Departments of Internal Medicine, Kangdong Sacred Heart Hospital, Hallym University College of Medicine, 150, Seongan-ro, Gangdong-gu, Seoul, 05355, South Korea.
Institute for Liver and Digestive Diseases, Hallym University, Chuncheon, South Korea.
Cardiovasc Diabetol. 2022 May 23;21(1):82. doi: 10.1186/s12933-022-01524-6.
Statin treatment increases the risk of new-onset diabetes mellitus (NODM); however, data directly comparing the risk of NODM among individual statins is limited. We compared the risk of NODM between patients using pitavastatin and atorvastatin or rosuvastatin using reliable, large-scale data.
Data of electronic health records from ten hospitals converted to the Observational Medical Outcomes Partnership Common Data Model (n = 14,605,368 patients) were used to identify new users of pitavastatin, atorvastatin, or rosuvastatin (atorvastatin + rosuvastatin) for ≥ 180 days without a previous history of diabetes or HbA1c level ≥ 5.7%. We conducted a cohort study using Cox regression analysis to examine the hazard ratio (HR) of NODM after propensity score matching (PSM) and then performed an aggregate meta-analysis of the HR.
After 1:2 PSM, 10,238 new pitavastatin users (15,998 person-years of follow-up) and 18,605 atorvastatin + rosuvastatin users (33,477 person-years of follow-up) were pooled from 10 databases.

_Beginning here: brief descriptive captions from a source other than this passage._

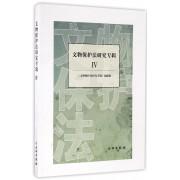 文物保护法研究专辑(Ⅳ)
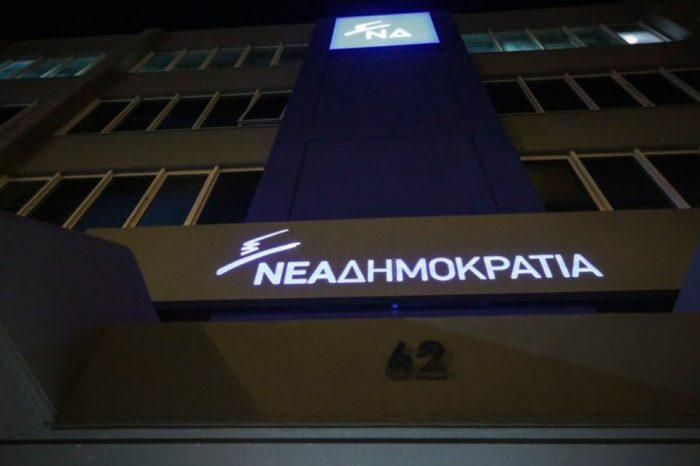 ΝΔ για Νίκο Γεωργιάδη: Χυδαία προσπάθεια του Μαξίμου να εκμεταλλευθεί πολιτικά μια προσωπική υπόθεση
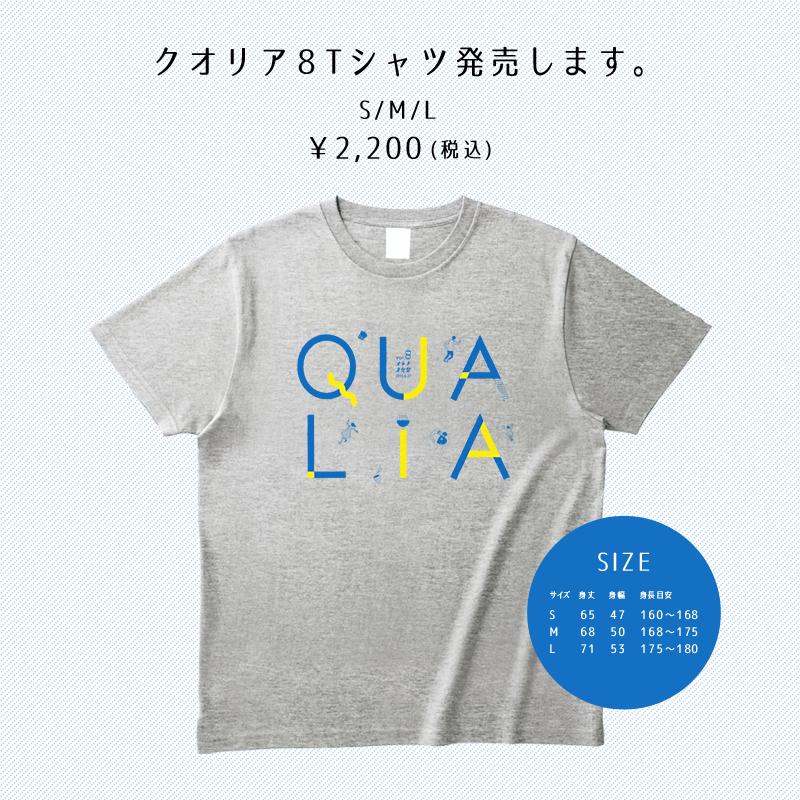QUALIA8-T-shirts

The meta-analysis of the HRs demonstrated that pitavastatin resulted in a significantly reduced risk of NODM than atorvastatin + rosuvastatin (HR 0.72; 95% CI 0.59-0.87). In sub-analysis, pitavastatin was associated with a lower risk of NODM than atorvastatin or rosuvastatin after 1:1 PSM (HR 0.69; CI 0.54-0.88 and HR 0.74; CI 0.55-0.99, respectively). A consistently low risk of NODM in pitavastatin users was observed when compared with low-to-moderate-intensity atorvastatin + rosuvastatin users (HR 0.78; CI 0.62-0.98).
In this retrospective, multicenter active-comparator, new-user, cohort study, pitavastatin reduced the risk of NODM compared with atorvastatin or rosuvastatin.
他汀类药物治疗会增加新发糖尿病(NODM)的风险;然而,直接比较各种他汀类药物发生 NODM 风险的数据十分有限。我们使用可靠的大规模数据比较了匹伐他汀与阿托伐他汀或瑞舒伐他汀使用者发生 NODM 的风险。
我们使用来自十家医院的电子健康记录数据(Observation Medical Outcomes Partnership Common Data Model,OMOP CDM)(n=14605368 名患者),纳入无糖尿病史或糖化血红蛋白(HbA1c)水平≥5.7%且使用匹伐他汀、阿托伐他汀或瑞舒伐他汀(阿托伐他汀+瑞舒伐他汀)治疗≥180 天的新使用者。我们通过 Cox 回归分析进行队列研究,以评估倾向评分匹配(PSM)后的 NODM 风险比(HR),然后对 HR 进行汇总荟萃分析。
在 1:2 PSM 后,我们从 10 个数据库中纳入了 10238 名新匹伐他汀使用者(15998 人年随访)和 18605 名阿托伐他汀+瑞舒伐他汀使用者(33477 人年随访)。HR 的荟萃分析显示,匹伐他汀降低 NODM 的风险显著低于阿托伐他汀+瑞舒伐他汀(HR 0.72;95%CI 0.59-0.87)。亚组分析显示,1:1 PSM 后,匹伐他汀与阿托伐他汀或瑞舒伐他汀相比,NODM 的风险更低(HR 0.69;CI 0.54-0.88 和 HR 0.74;CI 0.55-0.99)。与低-中强度阿托伐他汀+瑞舒伐他汀使用者相比,匹伐他汀使用者发生 NODM 的风险一直较低(HR 0.78;CI 0.62-0.98)。
在这项回顾性、多中心、活性对照、新使用者队列研究中,与阿托伐他汀或瑞舒伐他汀相比,匹伐他汀降低了 NODM 的风险。